In this last dance with him a panic of helplessness had confounded her. He had whirled her about till she had lost all sense of floor and ceiling. She felt herself falling and spinning down the gulfs of space in a nightmare of rapture. She would have swooned had he not seen how white and lost she was and stopped short. She had felt that other people were staring and making comments.

She was afraid to dance with him again. When she had regained her self-control she made a pretext to escape out of the lateness of the hour and the necessity of dressing for dinner and the opera.

There was an almost hysterical flippancy in her chatter. In spite of the protestations of the three men, she insisted on paying the bill. It was her own party, she said.
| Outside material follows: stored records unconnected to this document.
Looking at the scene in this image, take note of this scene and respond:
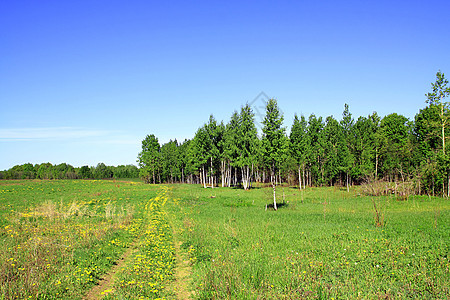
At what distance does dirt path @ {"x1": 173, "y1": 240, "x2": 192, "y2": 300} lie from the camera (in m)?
7.85

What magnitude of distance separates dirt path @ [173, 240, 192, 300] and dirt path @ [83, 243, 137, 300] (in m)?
1.98

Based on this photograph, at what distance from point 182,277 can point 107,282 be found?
8.09 feet

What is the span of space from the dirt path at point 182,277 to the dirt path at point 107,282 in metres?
1.98

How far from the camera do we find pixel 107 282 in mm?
8828

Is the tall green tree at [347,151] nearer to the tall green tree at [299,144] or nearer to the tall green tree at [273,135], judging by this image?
the tall green tree at [299,144]

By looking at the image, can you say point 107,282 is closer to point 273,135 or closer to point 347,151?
point 273,135

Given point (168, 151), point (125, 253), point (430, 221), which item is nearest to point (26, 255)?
point (125, 253)

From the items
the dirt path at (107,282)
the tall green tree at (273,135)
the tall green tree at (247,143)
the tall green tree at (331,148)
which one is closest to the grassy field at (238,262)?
the dirt path at (107,282)

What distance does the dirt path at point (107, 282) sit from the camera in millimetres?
7750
The waiter looked sad at this, but what she left on the plate tempered his despair of her sex.

She offered to drop Forbes and Ten Eyck at their destinations, and they clambered into her car with Winifred and Bob. Forbes was all too soon deposited at his hotel, where the footman and the starter hailed Persis with affectionate homage and Forbes with a new courtesy because of her. Forbes lingered at the curb to watch her away. As the landaulet sped toward Fifth Avenue all he saw of her was the fluttering white interrogation-mark.


CHAPTER XVI

FORBES was prompt at the Opera. Though it was barely half past seven, he found the foyer already swarming with a bustling mob of women swaddled in opera-cloaks, and prosperous-looking men overcoated and mufflered. Everybody was making haste. Dinners had been gulped or skimped, and there was evident desire not to miss a note.

Forbes knew nothing of the music except a vague echo of the ridicule on which Wagner had ridden to the clouds. He was just as ignorant of the poem, and though he bought a libretto from an unpromising vocalist in the lobby, he had time only to skim the argument, and to learn with surprise that Isolde was Irish, and her royal husband, Mark, a Cornishman.

The head usher directed him up a brief flight of steps, and another attendant unlocked a door marked with the name-plate of Lindsley Tait. From the little anteroom where he hung up his hat and coat, Forbes saw as through a telescope the vast curtain and the tremendous golden arch of the proscenium; at its foot a pygmy orchestra settling into tune and making oddly pleasant discords.

When Forbes stepped to the edge of the box, he seemed to be the entire audience, another mad King of Bavaria come to witness a performance in solitude. The famous red horseshoe stretched its length a hundred yards or more on either side of him. In each of its little scallops a family of empty chairs sat facing the stage in solemn silliness. The owners were still filling chairs at dinner-tables.